Baca Juga: Kemenpar Kembangkan Klasterisasi Destinasi Ekowisata Jatim-Bali
"Di Cina, kaum milenial akan mencapai 333 juta orang, Filipina 42 juta wisatawan, Vietnam 26 juta anak muda, Thailand 19 juta dan Indonesia mencapai 82 juta orang," pungkas Kiki.
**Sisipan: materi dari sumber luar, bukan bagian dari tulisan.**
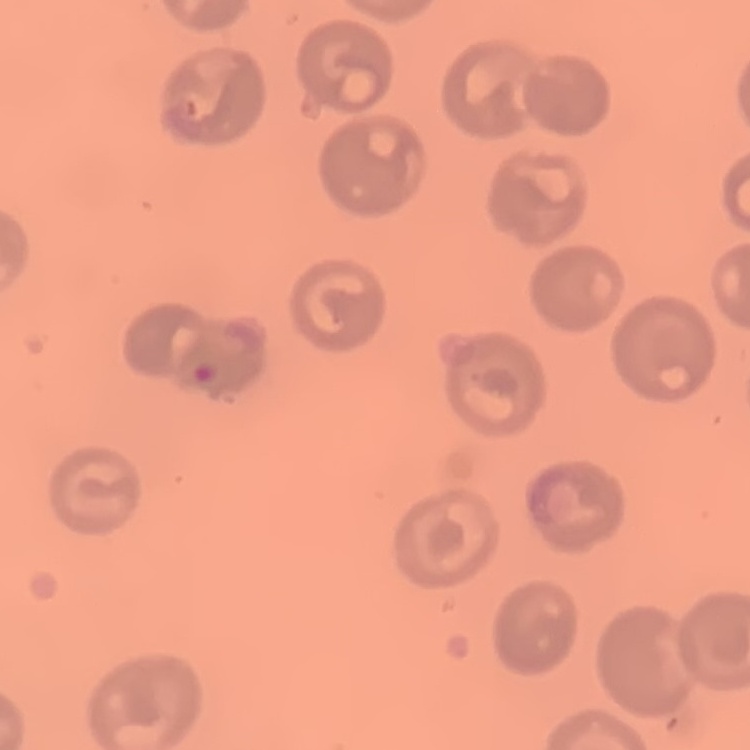 The red blood cells show no rouleaux formation. Thin blood film. Square crop of a larger photomicrograph. Stained with either Field's or Giemsa.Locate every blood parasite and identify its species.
Acara FGD kali ini mengundang berbagai digital platform yang sudah ramai digunakan oleh millennials, di antaranya Grab, Telkomsel, Traveloka, AiryRooms, GenPI,Traval, Travacello, Triptrus.
Tujuan utama dari pelaksanaan FGD kali ini adalah untuk berbagi ilmu, pengalaman, tantangan dan peluang, Digital destination nomadic, online tourism business atau digital channel merupakan bentuk-bentuk wisata baru dan strategi penerapan menggaet pangsa millennials.